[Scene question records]

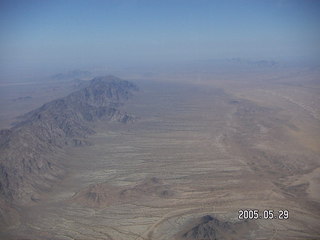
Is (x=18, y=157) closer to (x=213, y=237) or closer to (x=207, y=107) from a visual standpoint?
(x=213, y=237)
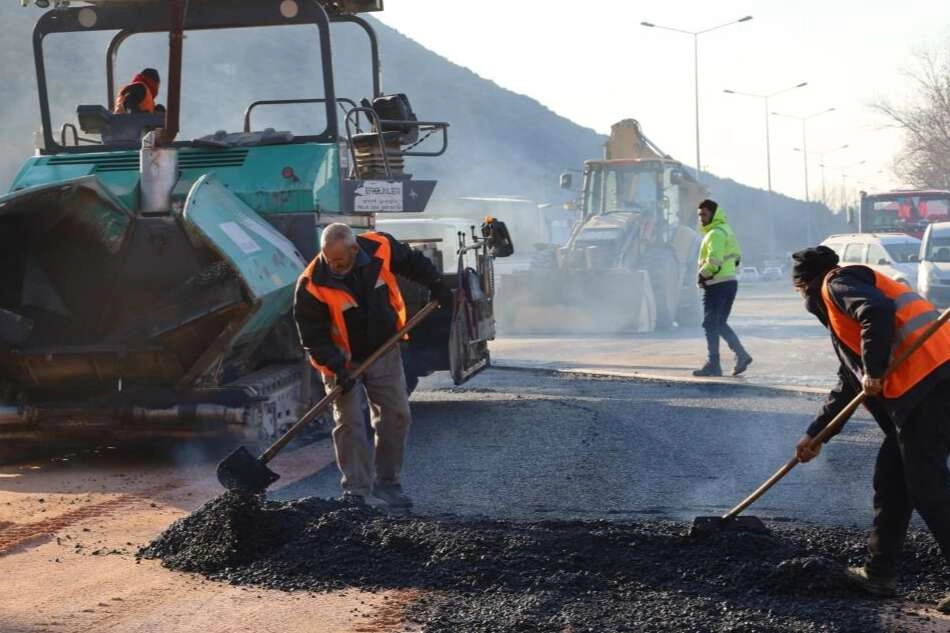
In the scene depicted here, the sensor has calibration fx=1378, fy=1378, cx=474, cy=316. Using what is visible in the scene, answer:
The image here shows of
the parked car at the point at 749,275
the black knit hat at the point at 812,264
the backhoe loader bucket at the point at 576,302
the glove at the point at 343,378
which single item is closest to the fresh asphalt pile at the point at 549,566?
the glove at the point at 343,378

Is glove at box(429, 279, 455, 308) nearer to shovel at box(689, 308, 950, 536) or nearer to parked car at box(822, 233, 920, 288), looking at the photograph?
shovel at box(689, 308, 950, 536)

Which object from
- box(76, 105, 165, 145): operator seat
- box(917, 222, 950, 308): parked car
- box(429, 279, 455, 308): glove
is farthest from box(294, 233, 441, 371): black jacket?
box(917, 222, 950, 308): parked car

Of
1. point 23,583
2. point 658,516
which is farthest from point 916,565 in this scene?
point 23,583

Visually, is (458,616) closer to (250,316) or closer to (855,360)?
(855,360)

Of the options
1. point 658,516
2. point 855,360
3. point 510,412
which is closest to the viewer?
point 855,360

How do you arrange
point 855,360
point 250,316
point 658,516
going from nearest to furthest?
point 855,360, point 658,516, point 250,316

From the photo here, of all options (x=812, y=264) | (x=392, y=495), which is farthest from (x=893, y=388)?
(x=392, y=495)

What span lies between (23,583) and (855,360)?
3280 mm

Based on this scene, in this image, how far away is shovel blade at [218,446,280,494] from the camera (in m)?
6.52

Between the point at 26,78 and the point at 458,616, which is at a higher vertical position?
the point at 26,78

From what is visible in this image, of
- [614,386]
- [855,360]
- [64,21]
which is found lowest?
[614,386]

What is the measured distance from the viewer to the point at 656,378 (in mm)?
12594

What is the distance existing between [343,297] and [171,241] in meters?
1.81

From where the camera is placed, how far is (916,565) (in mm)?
5332
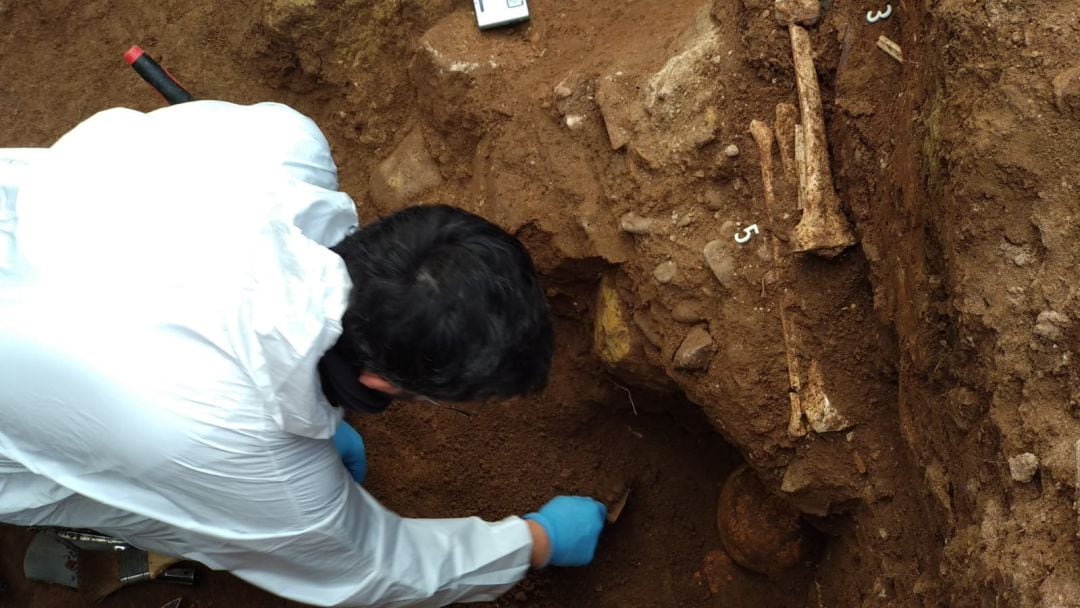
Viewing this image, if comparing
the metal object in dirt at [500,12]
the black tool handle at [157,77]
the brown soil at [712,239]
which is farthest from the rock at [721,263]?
the black tool handle at [157,77]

# To be done:
Without including any pictures, print all of the material exactly as given.

# Answer below:
Is (x=18, y=157) closer to (x=213, y=237) or closer to (x=207, y=107) from a visual standpoint?
(x=213, y=237)
In the scene depicted here, the sensor has calibration fx=1378, fy=1378, cx=474, cy=316. Using what is visible in the scene, answer:
The image here shows of
the parked car at the point at 749,275
the black knit hat at the point at 812,264
the backhoe loader bucket at the point at 576,302
the glove at the point at 343,378
which single item is closest to the fresh asphalt pile at the point at 549,566?
the glove at the point at 343,378

Is glove at box(429, 279, 455, 308) nearer to shovel at box(689, 308, 950, 536) or nearer to parked car at box(822, 233, 920, 288), looking at the photograph?
shovel at box(689, 308, 950, 536)

Which object from
- box(76, 105, 165, 145): operator seat
- box(917, 222, 950, 308): parked car
- box(429, 279, 455, 308): glove
is farthest from box(294, 233, 441, 371): black jacket?
box(917, 222, 950, 308): parked car

Of
1. point 23,583
2. point 658,516
which is farthest from point 916,565 in this scene?
point 23,583

Visually, is (458,616) closer to (250,316) or closer to (855,360)?
(855,360)

Of the options
1. point 658,516
2. point 855,360
3. point 510,412
which is closest to the viewer?
point 855,360

How do you arrange
point 855,360
point 250,316
point 658,516
going from nearest to furthest?
point 855,360, point 658,516, point 250,316

From the photo here, of all options (x=812, y=264) | (x=392, y=495), which is farthest from (x=893, y=388)?
(x=392, y=495)

What span lies between (23,583) and (855,360)?
3280 mm

Based on this scene, in this image, how far away is shovel blade at [218,446,280,494] from the camera (in m)?
6.52

Between the point at 26,78 and the point at 458,616, which is at a higher vertical position?
the point at 26,78

From what is visible in this image, of
- [614,386]
- [855,360]
- [64,21]
which is found lowest?
[614,386]

What is the measured distance from the viewer to the point at 656,378 (in mm)?
12594

What is the distance existing between [343,297] and [171,241] in meters?
1.81

From where the camera is placed, how far is (916,565) (in mm)?
5332
Viewing this image, if comparing
the metal object in dirt at [500,12]
the black tool handle at [157,77]
the brown soil at [712,239]
which is farthest from the rock at [721,263]?
the black tool handle at [157,77]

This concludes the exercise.